What this book could be about


A book with the title “Religion in the Media Age” seems ambitious. It also might seem pretty clear and straightforward what it is about. But it could actually be about a number of different things. It could be about the history and future prospects of religions in an era dominated – in the way ours is – by the institutions of the mass media. It could be about the practice of religion, the way that religion is done in the context of media culture. It could even be a “how to” book of some kind. It is likely, though, that the title also evokes a more particular kind of idea: that the project here is to uncover the relationship between religion and the media. If so, it might be assumed that the idea is to look at the kind of effect that the media have on religion or vice versa.
There is good reason to suspect such a direction. Much of what we know about the worlds of media and religion seems to predict frisson between them. It can be said that they occupy the same “turf,” and it is even easy to think of ways that their interests might conflict. Much of our “received” story of the origins of the media in the West – beginning with the development of movable-type printing in Europe in the fifteenth century1 – carries with it the implication of conflict with religion. Printing, it is thought, ushered in an entirely new era for the established religions of the time because it made it possible for a more “democratic” situation where a reading public could have access to sacred texts and teachings outside the control of clerical authority or the institution of the Church. In fact, the history is much more complex than that. Both Catholic and Protestant churches eventually came to an accommodation with the emerging media realm.
Accommodation was, indeed, inevitable because “the media” were not going away once they came into being. As historian Elizabeth Eisenstein has shown2 printing was significant not only for the spread of printed works and later the spread of literacy, but also because of a structural realignment that it brought about in the economic and market sphere: the emergence of a new center of social and cultural authority – the publisher. Whereas the Church of Rome (itself already an established institutional, economic, and social power) had enjoyed a good deal of autonomy in the cultural realm prior to printing, afterwards it had to account for an alternative context of cultural autonomy in the form of the publishing industry.3 This became inevitable because publishing was at the same time an economic activity that gradually integrated itself into the emerging mercantile and market economies as early modernity moved through to industrialization. The fact that publishing (and its successor – “the media”) was commercial and produced commodities is fundamental to its implications for religion. Its gradual centrality in social, civic, and state affairs is something we accept as a given today, but that has origins going back five centuries.

Some rows:
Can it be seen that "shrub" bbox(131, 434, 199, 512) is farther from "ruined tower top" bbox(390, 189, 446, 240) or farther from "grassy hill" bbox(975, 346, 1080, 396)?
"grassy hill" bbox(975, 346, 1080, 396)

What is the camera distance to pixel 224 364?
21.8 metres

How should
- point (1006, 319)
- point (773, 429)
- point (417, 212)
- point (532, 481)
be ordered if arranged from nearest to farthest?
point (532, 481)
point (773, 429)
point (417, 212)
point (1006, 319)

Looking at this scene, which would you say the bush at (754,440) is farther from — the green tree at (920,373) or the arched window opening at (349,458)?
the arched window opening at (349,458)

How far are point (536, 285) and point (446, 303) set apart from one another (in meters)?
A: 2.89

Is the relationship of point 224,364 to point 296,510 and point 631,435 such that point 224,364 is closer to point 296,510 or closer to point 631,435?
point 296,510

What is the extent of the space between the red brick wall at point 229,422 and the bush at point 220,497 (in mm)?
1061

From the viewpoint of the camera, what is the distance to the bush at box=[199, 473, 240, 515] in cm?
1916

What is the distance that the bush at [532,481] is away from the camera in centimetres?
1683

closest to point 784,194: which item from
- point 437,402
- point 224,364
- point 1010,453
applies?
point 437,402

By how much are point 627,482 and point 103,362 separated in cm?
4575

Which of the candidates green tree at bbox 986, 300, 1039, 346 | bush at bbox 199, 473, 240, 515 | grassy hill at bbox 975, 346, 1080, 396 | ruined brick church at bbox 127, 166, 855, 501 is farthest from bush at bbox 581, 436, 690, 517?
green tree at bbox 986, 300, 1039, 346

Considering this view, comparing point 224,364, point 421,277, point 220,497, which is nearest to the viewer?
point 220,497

## EXERCISE TASK A
Write out the part of the text on religion and the media starting with "What this book" and going on through "or vice versa.", word for word.
## EXERCISE TASK B
Return the lines of the rows starting with the line with "By how much" and going on through the last line of the rows, both ends included, unchanged.

## REPLY A
What this book could be about


A book with the title “Religion in the Media Age” seems ambitious. It also might seem pretty clear and straightforward what it is about. But it could actually be about a number of different things. It could be about the history and future prospects of religions in an era dominated – in the way ours is – by the institutions of the mass media. It could be about the practice of religion, the way that religion is done in the context of media culture. It could even be a “how to” book of some kind. It is likely, though, that the title also evokes a more particular kind of idea: that the project here is to uncover the relationship between religion and the media. If so, it might be assumed that the idea is to look at the kind of effect that the media have on religion or vice versa.

## REPLY B
By how much are point 627,482 and point 103,362 separated in cm?
4575

Which of the candidates green tree at bbox 986, 300, 1039, 346 | bush at bbox 199, 473, 240, 515 | grassy hill at bbox 975, 346, 1080, 396 | ruined brick church at bbox 127, 166, 855, 501 is farthest from bush at bbox 581, 436, 690, 517?
green tree at bbox 986, 300, 1039, 346

Considering this view, comparing point 224,364, point 421,277, point 220,497, which is nearest to the viewer?
point 220,497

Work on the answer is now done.